:: AIM OF THE TASK ::
Swap "brown leather leash" for "red nylon leash" in every one of the rows below, and give the rows back otherwise unchanged, leaving the pictures out.

:: STORED RECORDS ::
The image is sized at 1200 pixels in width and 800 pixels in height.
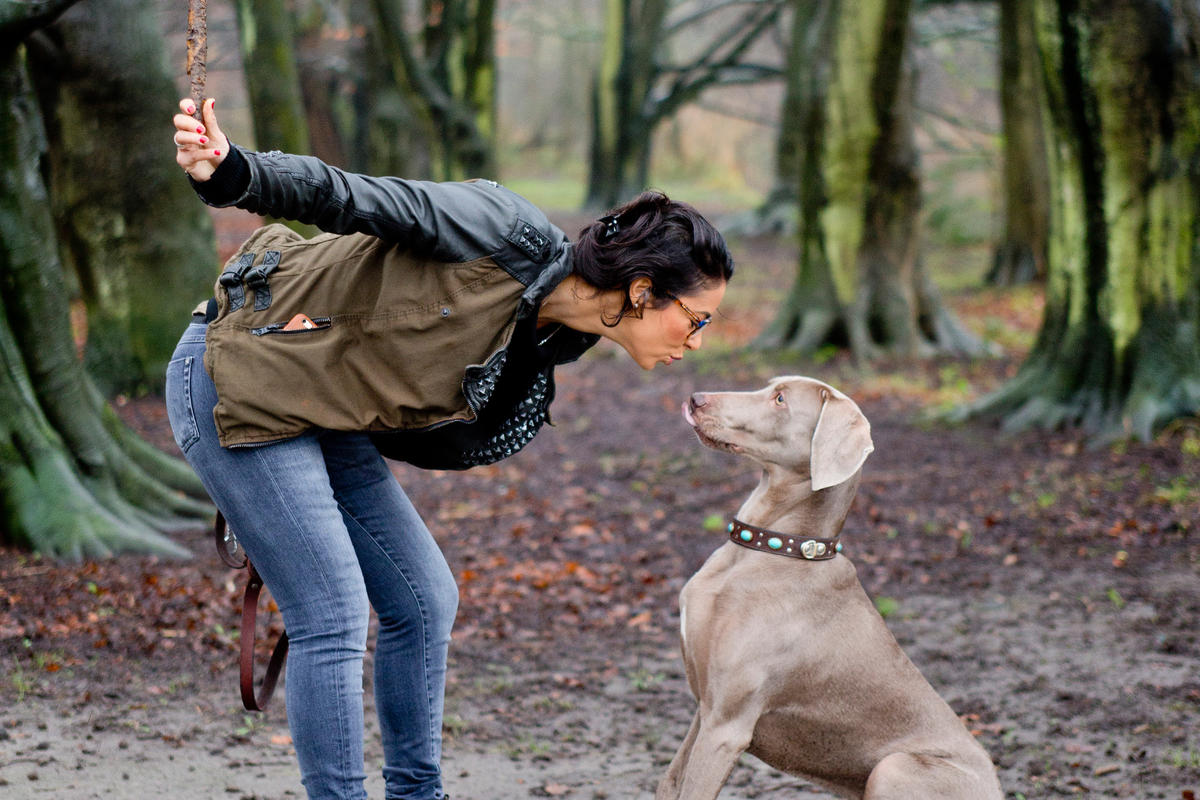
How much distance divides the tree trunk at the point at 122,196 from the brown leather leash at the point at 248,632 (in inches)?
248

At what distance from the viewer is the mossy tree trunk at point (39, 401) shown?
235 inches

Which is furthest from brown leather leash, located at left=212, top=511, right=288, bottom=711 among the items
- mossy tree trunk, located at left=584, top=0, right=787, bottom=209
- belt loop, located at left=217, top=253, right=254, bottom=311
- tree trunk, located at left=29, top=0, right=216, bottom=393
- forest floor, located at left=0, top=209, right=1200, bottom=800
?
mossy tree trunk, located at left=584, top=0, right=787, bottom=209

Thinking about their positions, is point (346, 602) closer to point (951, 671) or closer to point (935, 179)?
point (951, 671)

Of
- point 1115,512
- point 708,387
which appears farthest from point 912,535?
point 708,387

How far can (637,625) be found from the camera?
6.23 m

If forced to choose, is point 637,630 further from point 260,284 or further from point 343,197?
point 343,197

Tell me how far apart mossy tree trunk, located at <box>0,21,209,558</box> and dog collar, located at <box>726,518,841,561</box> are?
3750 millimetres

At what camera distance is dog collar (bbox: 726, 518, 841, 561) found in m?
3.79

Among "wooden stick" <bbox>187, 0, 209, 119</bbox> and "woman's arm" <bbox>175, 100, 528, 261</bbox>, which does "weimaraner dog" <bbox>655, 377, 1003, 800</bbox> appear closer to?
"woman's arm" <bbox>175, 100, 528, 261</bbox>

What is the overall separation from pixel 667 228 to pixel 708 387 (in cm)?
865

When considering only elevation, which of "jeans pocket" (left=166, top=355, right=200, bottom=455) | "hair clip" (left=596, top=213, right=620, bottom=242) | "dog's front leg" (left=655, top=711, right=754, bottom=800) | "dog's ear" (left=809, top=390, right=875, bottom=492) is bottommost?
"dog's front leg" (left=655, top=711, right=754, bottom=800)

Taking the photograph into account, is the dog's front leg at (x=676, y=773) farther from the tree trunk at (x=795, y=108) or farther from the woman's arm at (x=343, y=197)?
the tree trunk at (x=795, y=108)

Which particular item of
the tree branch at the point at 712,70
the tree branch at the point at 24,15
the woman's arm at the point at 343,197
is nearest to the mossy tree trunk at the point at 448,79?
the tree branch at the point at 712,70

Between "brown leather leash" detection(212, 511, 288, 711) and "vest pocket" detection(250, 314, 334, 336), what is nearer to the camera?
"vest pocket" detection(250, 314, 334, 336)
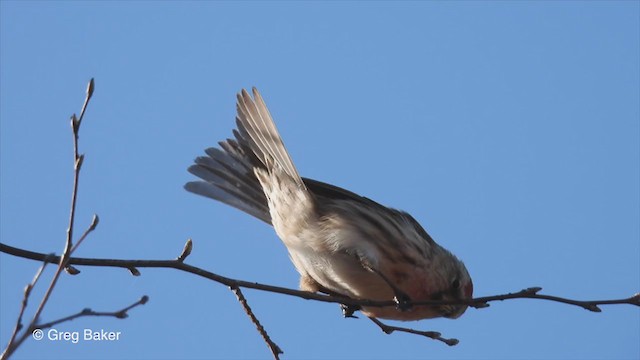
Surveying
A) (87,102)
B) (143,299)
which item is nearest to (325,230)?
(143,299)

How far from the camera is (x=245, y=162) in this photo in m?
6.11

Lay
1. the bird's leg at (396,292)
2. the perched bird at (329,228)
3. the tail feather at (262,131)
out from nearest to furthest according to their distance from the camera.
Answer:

:: OUTPUT OF THE EXERCISE ::
The image is sized at 1200 pixels in width and 800 pixels in height.
How much distance divides the tree trunk at the point at 122,196 from the red nylon leash at the point at 248,632 (in inches)?
248

At what distance from the viewer is the mossy tree trunk at point (39, 401) shown?
235 inches

Which is furthest from red nylon leash, located at left=212, top=511, right=288, bottom=711 among the items
- mossy tree trunk, located at left=584, top=0, right=787, bottom=209
- belt loop, located at left=217, top=253, right=254, bottom=311
- tree trunk, located at left=29, top=0, right=216, bottom=393
- forest floor, located at left=0, top=209, right=1200, bottom=800
?
mossy tree trunk, located at left=584, top=0, right=787, bottom=209

Thinking about their positions, is point (346, 602) closer to point (951, 671) or closer to point (935, 179)?
point (951, 671)

Of
- point 1115,512
- point 708,387
which appears farthest from point 912,535?
point 708,387

How far can (637,625) be found from the camera?
6.23 m

If forced to choose, is point 637,630 further from point 260,284 or further from point 343,197?
point 343,197

Tell me how far apart mossy tree trunk, located at <box>0,21,209,558</box> and dog collar, located at <box>726,518,841,561</box> are?
3750 millimetres

At what camera distance is dog collar (bbox: 726, 518, 841, 561) found in m?
3.79

Among "wooden stick" <bbox>187, 0, 209, 119</bbox> and "woman's arm" <bbox>175, 100, 528, 261</bbox>, which does "weimaraner dog" <bbox>655, 377, 1003, 800</bbox> appear closer to?
"woman's arm" <bbox>175, 100, 528, 261</bbox>

What is the overall separation from pixel 667 228 to pixel 708 387 (in cm)?
865

When considering only elevation, which of "jeans pocket" (left=166, top=355, right=200, bottom=455) | "hair clip" (left=596, top=213, right=620, bottom=242) | "dog's front leg" (left=655, top=711, right=754, bottom=800) | "dog's ear" (left=809, top=390, right=875, bottom=492) is bottommost?
"dog's front leg" (left=655, top=711, right=754, bottom=800)

Taking the photograph into account, is the dog's front leg at (x=676, y=773) farther from the tree trunk at (x=795, y=108) or farther from the woman's arm at (x=343, y=197)?
the tree trunk at (x=795, y=108)

Which particular item of
the tree branch at the point at 712,70
the tree branch at the point at 24,15
the woman's arm at the point at 343,197
is nearest to the mossy tree trunk at the point at 448,79?
the tree branch at the point at 712,70

Between "red nylon leash" detection(212, 511, 288, 711) and "vest pocket" detection(250, 314, 334, 336), what is nearer to the camera?
"vest pocket" detection(250, 314, 334, 336)
Surveying
A) (87,102)
B) (143,299)
which item is nearest to (325,230)?
(143,299)

How far from the camera is (x=245, y=162) in this photo in m?
6.11

Lay
1. the bird's leg at (396,292)
2. the perched bird at (329,228)
3. the tail feather at (262,131)
out from nearest to furthest according to their distance from the camera.
Answer:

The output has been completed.